On the other hand, I think UCI has struck a right note with this one if they do a good job of it.
I hope that the information in the passports remain secure and is not hacked or leaked out. The proper handling of confidential information is important and only authorized people should handle it provided they have some sort of licensed agreement.

I don't really know how these passports work. But my suggestion would be to round up a group of suspect riders and keep them under 'probation', if you will. At the same time, passports have to be renewed every year. So after a threshold amount of time, if there's a rider (say John) who has a clean record and continues to do so, the excessive amount of tests and other burdens should be stopped as a way of rewarding John for his honest efforts towards the sport.

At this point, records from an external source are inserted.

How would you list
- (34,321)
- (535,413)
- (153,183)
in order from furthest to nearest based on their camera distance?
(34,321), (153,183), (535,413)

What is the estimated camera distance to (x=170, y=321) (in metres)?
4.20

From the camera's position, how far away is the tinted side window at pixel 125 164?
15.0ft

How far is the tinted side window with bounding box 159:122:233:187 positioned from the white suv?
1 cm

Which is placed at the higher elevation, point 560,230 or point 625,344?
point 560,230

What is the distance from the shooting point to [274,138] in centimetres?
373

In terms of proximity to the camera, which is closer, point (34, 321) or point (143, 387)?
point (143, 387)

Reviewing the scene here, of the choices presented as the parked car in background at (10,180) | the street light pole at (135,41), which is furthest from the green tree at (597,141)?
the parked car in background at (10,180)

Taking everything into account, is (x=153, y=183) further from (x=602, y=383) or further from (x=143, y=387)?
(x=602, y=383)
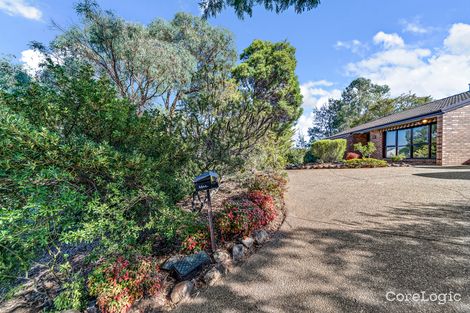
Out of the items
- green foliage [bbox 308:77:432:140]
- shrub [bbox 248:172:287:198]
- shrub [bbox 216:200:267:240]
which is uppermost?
green foliage [bbox 308:77:432:140]

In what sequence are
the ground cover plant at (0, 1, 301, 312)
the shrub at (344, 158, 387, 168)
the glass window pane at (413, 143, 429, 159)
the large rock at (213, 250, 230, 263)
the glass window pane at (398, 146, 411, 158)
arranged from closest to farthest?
the ground cover plant at (0, 1, 301, 312)
the large rock at (213, 250, 230, 263)
the shrub at (344, 158, 387, 168)
the glass window pane at (413, 143, 429, 159)
the glass window pane at (398, 146, 411, 158)

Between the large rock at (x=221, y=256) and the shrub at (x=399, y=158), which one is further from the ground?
the shrub at (x=399, y=158)

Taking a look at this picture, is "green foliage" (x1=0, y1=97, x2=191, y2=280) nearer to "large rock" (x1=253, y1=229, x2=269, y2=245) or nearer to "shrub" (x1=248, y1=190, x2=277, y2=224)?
"large rock" (x1=253, y1=229, x2=269, y2=245)

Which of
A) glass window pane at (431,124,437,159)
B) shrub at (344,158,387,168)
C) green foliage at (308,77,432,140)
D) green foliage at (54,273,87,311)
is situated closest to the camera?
green foliage at (54,273,87,311)

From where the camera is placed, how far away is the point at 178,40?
990cm

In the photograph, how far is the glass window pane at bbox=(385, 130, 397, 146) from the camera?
42.2ft

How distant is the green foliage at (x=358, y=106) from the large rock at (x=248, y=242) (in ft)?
92.5

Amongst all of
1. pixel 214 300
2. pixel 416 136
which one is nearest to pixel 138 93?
pixel 214 300

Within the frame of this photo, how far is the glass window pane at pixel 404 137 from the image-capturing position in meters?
11.9

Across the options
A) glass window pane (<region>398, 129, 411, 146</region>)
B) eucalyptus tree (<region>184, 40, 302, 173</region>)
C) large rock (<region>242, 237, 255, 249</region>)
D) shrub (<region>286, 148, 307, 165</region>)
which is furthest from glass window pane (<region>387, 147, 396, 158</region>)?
large rock (<region>242, 237, 255, 249</region>)

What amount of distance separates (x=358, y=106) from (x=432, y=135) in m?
24.9

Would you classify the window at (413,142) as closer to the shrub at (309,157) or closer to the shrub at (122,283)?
the shrub at (309,157)

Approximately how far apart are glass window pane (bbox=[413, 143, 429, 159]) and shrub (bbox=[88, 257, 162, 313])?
14729 millimetres

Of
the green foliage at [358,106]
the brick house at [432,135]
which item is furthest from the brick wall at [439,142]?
the green foliage at [358,106]
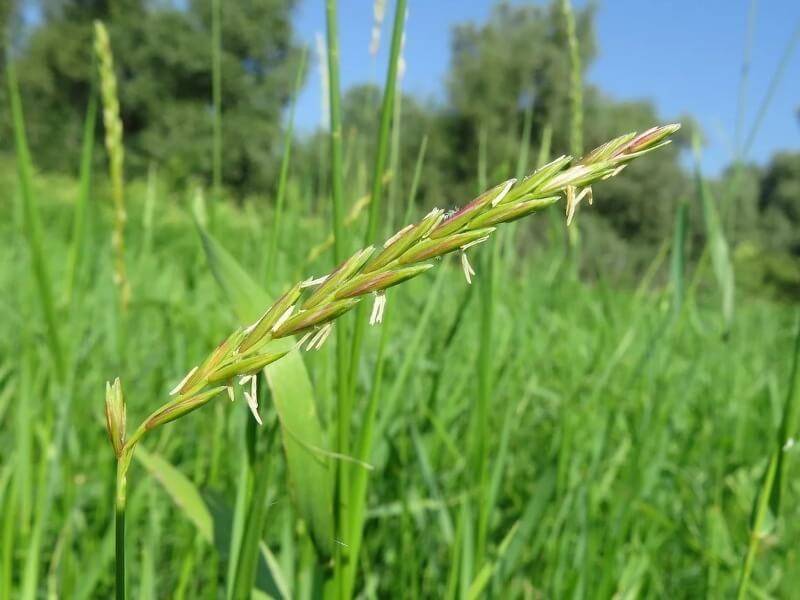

Isn't that motivating?

Now if John starts using drugs after this period, I would question the kind of moral character he really has... this guy is really the scum of the earth isn't he? And I don't think any rider in the peleton is immature enough to be on this extreme. I think I keep riders in high regard that way.

1 comment:

Donald said...

So true... It will be interesting to see how the 2008 peloton looks. I still say it's a huge effort but that's what it will take to keep the sport clean and true. There will still be someone who works to beat the system... to counterfeit... to cheat. If there's big money involved... unfortunately there are those who will always look for other means to achieve a peak performance.